Member of the Oklahoma Senate
- In office November 2002 – November 2004
- Preceded by: Herschal Crow
- Succeeded by: Mike Mazzei
- In office 1982 – November 2002
- Preceded by: E. W. Keller
- Succeeded by: District abolished
- Constituency: 51st (1982-2002) 25th (2002-2004)

Minority Leader of the Oklahoma House
- In office 1970–1977
- Preceded by: James W. Connor
- Succeeded by: Kent Frates

Member of the Oklahoma House of Representatives from the 80th district
- In office November 1966 – 1981
- Preceded by: Peyton Breckridge
- Succeeded by: Joe Gordon

Personal details
- Born: August 2, 1931 Tulsa, Oklahoma
- Died: September 1, 2021 (aged 90)
- Party: Republican
- Spouse: Patricia
- Children: 4
- Relatives: Ross Ford (Nephew)

= Charles Ford (Oklahoma politician) =

American politician (1931–2021)

Charles Ford (August 2, 1931 – September 1, 2021) was an American politician who served in the Oklahoma House of Representatives from 1966 to 1982 and the Oklahoma Senate from 1982 to 2005.
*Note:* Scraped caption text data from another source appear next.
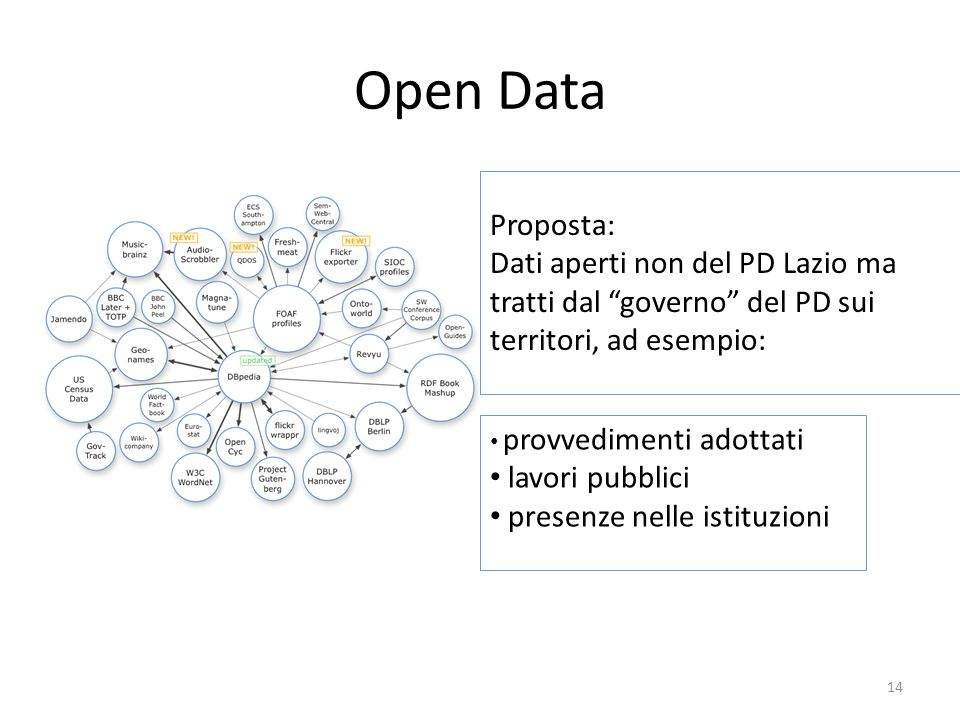 """Open Data Proposta: Dati aperti non del PD Lazio ma tratti dal """"governo"""" del PD sui territori, ad esempio: provvedimenti adottati lavori pubblici pres"""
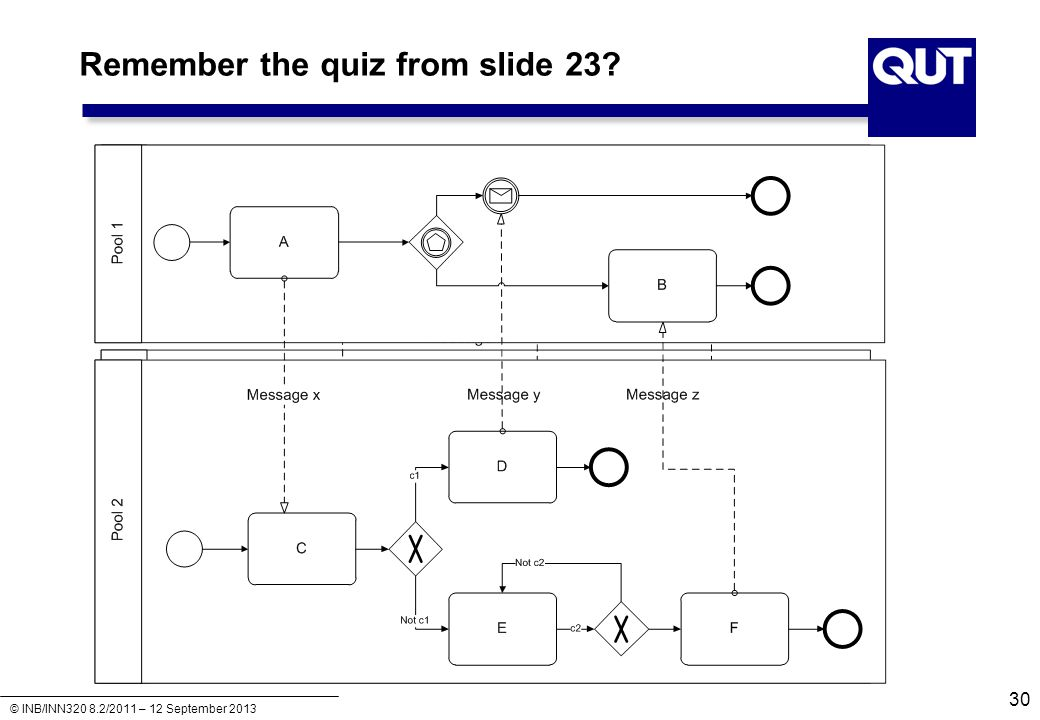 Remember the quiz from slide 23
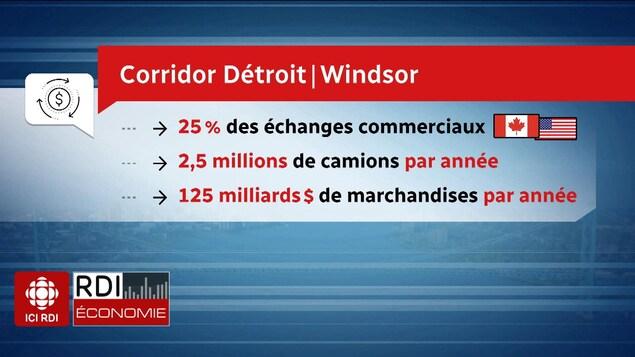 Le corridor Détroit-Windsor en chiffres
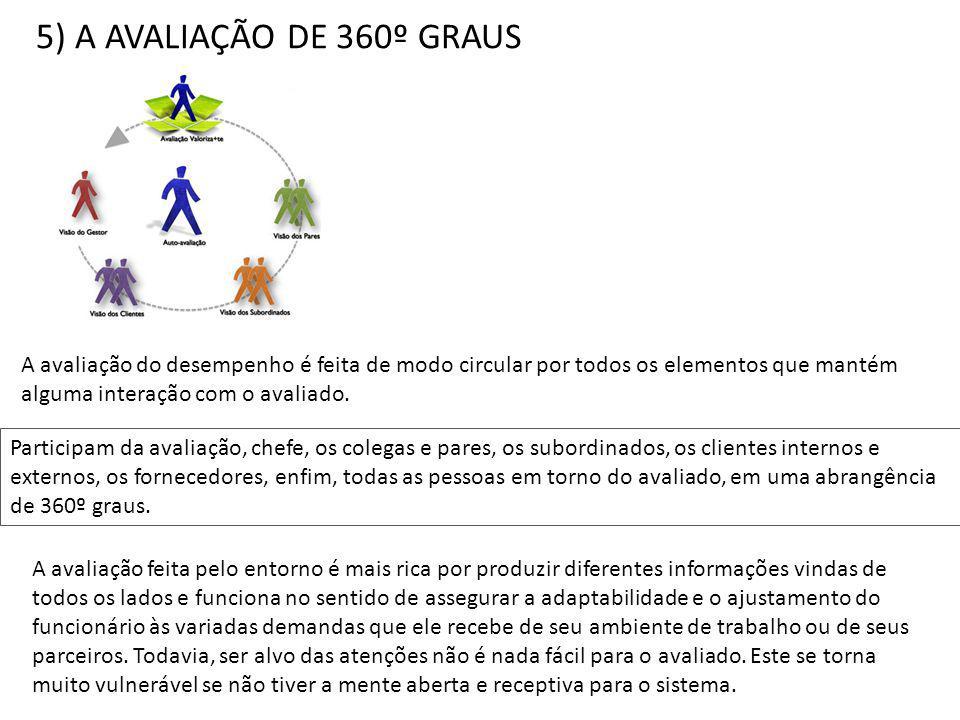 5) A AVALIAÇÃO DE 360º GRAUS A avaliação do desempenho é feita de modo circular por todos os elementos que mantém alguma interação com o avaliado.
Ford holds the record as the longest serving Republican member of the Oklahoma Legislature. He was the second longest serving member of the Oklahoma Legislature behind Democratic State Senator Gene Stipe.

Ford also served in leadership roles during his tenure such as House minority whip from 1969 to 1970, House minority floor leader from 1971 to 1972, House assistant minority floor leader from 1979 to 1981, and minority leader in the Senate from 1991 to 1992.